The proper way to use LLMs is as interfaces to other systems, rather than as standalone things.
Maybe, but I think the your description misstates the LLM's role in such a hybrid system. Rather than the LLM being "just" an interface, I think you would ask the LLM to apply its own knowledge and reasoning to use the expert system in order to answer your question. That is, I think the LLM ends up being more like a research assistant operating the expert system than a mere interface.
However, if you're going to do that, do you really even need the expert system? Its role is to provide authoritative information, but curating and compiling that sort of authoritative data is hard, and error-prone. You probably don't want the LLM to trust absolutely in the expert system, but to weigh what it says against other information. And if you're going to do that, why bother building the expert system?

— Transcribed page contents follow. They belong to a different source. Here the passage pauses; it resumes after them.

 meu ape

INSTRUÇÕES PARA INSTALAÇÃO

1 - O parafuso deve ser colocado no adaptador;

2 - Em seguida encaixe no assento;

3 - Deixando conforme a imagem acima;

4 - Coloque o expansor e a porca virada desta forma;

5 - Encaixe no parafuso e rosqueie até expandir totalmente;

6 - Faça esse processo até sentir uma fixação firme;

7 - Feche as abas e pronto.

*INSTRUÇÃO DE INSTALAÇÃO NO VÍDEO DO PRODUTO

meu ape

Just allow the LLM to search whatever information you'd have used to curate the data for constructing the expert system, and to compare that to knowledge implicit in its model and perhaps elsewhere.
Many of our current-generation systems have access to the web. I've been using Claude and found it extremely good at formulating search queries, analyzing the content of large numbers of relevant pages and synthesizing a response from what it found. It annotates its output with links to the sources it used, too, enabling me to check up on its conclusions (I've yet to find a significant mistake, though it does miss important bits on occasion). It could be better, could analyze a little more, but it's already shockingly good and I'm sure it will get rapidly better.

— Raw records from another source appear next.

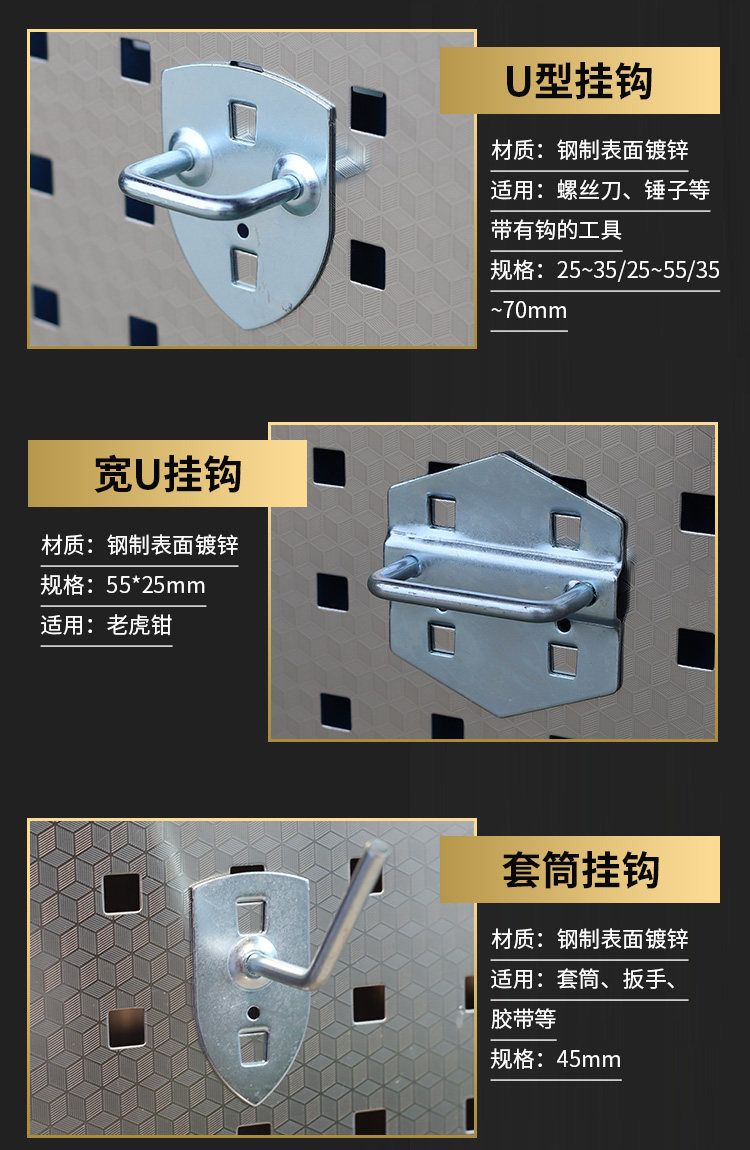 U型挂钩

材质：钢制表面镀锌
适用：螺丝刀、锤子等带有钩的工具
规格：25~35/25~55/35~70mm

宽U挂钩

材质：钢制表面镀锌
规格：55*25mm
适用：老虎钳

套筒挂钩

材质：钢制表面镀锌
适用：套筒、扳手、胶带等
规格：45mm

This seems like a much more sensible way to make LLMs better than by backing them with exhaustively-curated expert systems. Yes, they will make mistakes, similar to how a human research assistant would. But this approach will ultimately be easier to build, and more flexible.
As an aside, I had a very interesting experience with Claude the other day. I needed to analyze a bit of code to see whether or not it made a security vulnerability that I had already identified unreachable, or whether there was some input that could be crafted to provide the output the attacker needs in order to exploit the vuln. Claude did not immediately give me the right answer, but it pointed out important and relevant characteristics of part of the code and analyzed the result almost correctly. I pointed out some errors in its conclusions and it corrected its mistakes while pointing out an oversight I made. I pointed out some oversights and mistakes it made, and so on. Over the course of about 10 minutes, we jointly arrived at a full and completely correct answer (bugs in the bit of code did indeed block exploitation of the vuln) and a concise but rigorous proof of why our answer was correct.

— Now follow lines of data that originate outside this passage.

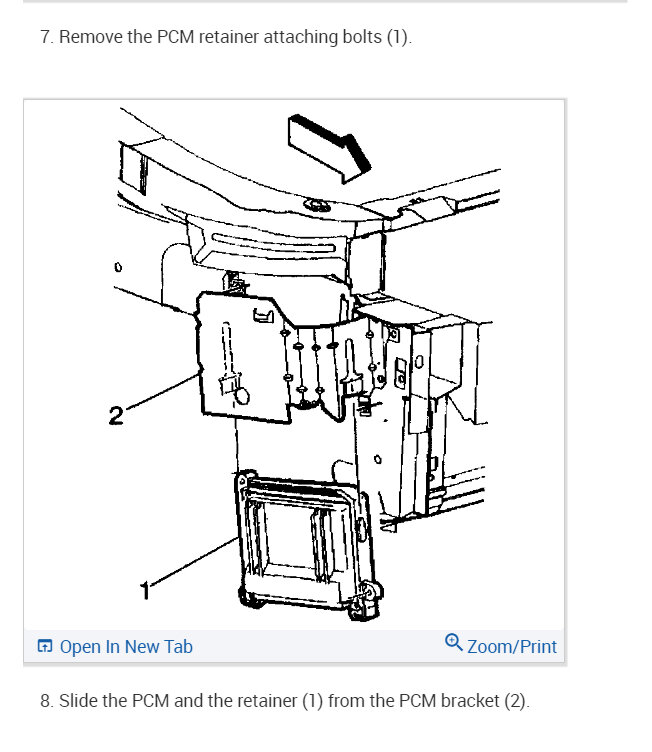 7. Remove the PCM retainer attaching bolts (1).

2

1

Open In New Tab

Zoom/Print

8. Slide the PCM and the retainer (1) from the PCM bracket (2).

In sum: The interaction was pretty much exactly like working with a smart human colleague on a hard problem. Neither of us were right in the beginning, we both drew (different) partially incorrect conclusions, and were fuzzy about different parts of the problem. In discussion we each pointed out flaws in the other's reasoning, and in the process both came to understand the problem better until we finally arrived at the correct conclusion. I contributed more than Claude did. I think I can safely say that at least in the area of code analysis, I'm smarter than Claude (though Claude is faster). But this really wasn't a case of "rubber ducking". Claude also contributed significant insights.
LLMs today are not just schochastic word generators (assuming that phrase ever had any real meaning). If you think they are, you haven't used them much.